この際、異動する先は同じ省や戦術地区内とは限らず、要請に応じて別の戦術地区に移動する事もよくあります。そしておそらく彼等は、先に制定したMSFの部隊章を、異動した先でも使っていたのではないかと私は推測しています。つまり、これら部隊章は第1~第5MSFという分類で制定したものではなく、彼等を指導したアドバイザー分遣隊や、他の地域から異動してきたMSF部隊によって、MSF大隊・中隊毎にもたらされたと考えれば、いくつもの部隊章が複数の軍管区にまたがって使われていた事にも説明がつくかと思います。
※形式的な指揮権は当初からベトナム共和国軍LLDBにあったものの、ベトナマイゼーションが開始される1968年までは、作戦計画や予算の面では、CIDG部隊の運営はほとんど米豪軍に依存している状態でした。
また繰り返しになりますが、そもそもマイクフォースをC-1~C-5と呼ぶ事自体が間違いだと考えます。C-1~C-5の"C"は"Corps (軍団)"の略ではなく、米軍グリーンベレーおよびベトナム軍LLDBの"Cチーム"を意味していました。実際にはCチームの下位にあるBチームのうちマイクフォースを担当しているのは各Cチームにつき1チーム(つまり全国で5チーム)のみで、他の数十のBチームはCSFや訓練センターなどの、マイクフォース以外の部隊を担当していました。

作業課題:
**a)** 本文の要旨を2文でまとめてください。
**b)** エントリーのうち、文字列"region"を含む行の数を答えてください。大文字と小文字は区別するものとします。
本文とエントリーの間には、内容上の関連はございません。

元データ:
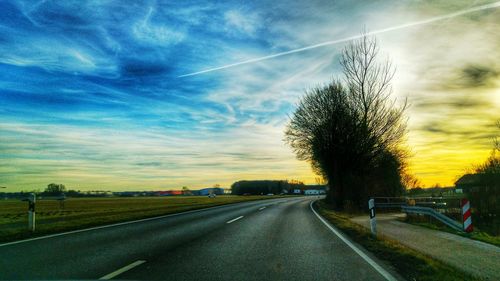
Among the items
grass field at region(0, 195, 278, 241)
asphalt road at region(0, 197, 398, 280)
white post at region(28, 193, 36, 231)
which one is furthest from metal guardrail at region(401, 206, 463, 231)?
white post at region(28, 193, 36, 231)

...

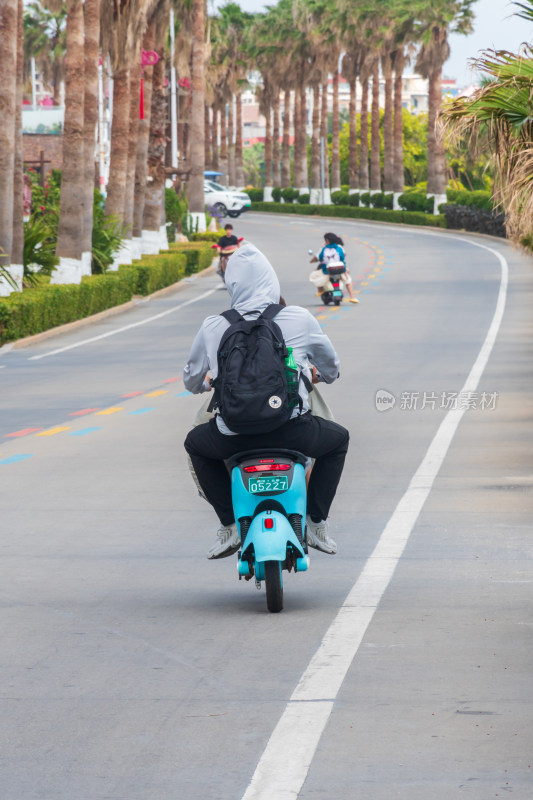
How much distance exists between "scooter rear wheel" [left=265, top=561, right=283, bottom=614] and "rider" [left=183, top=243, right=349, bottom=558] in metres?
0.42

解答一覧:
**a)** 異動先は同じ省や戦術地区内とは限らず、別の戦術地区へ移ることもよくあるため、筆者は、部隊章が第1~第5MSFという分類で制定されたのではなく、アドバイザー分遣隊や他地域から異動してきたMSF部隊によって大隊・中隊ごとにもたらされたと推測しています。また筆者は、C-1~C-5の"C"は"Corps"ではなくグリーンベレーおよびLLDBの"Cチーム"を意味していたとし、マイクフォースをC-1~C-5と呼ぶこと自体が誤りだと考えています。

**b)** 5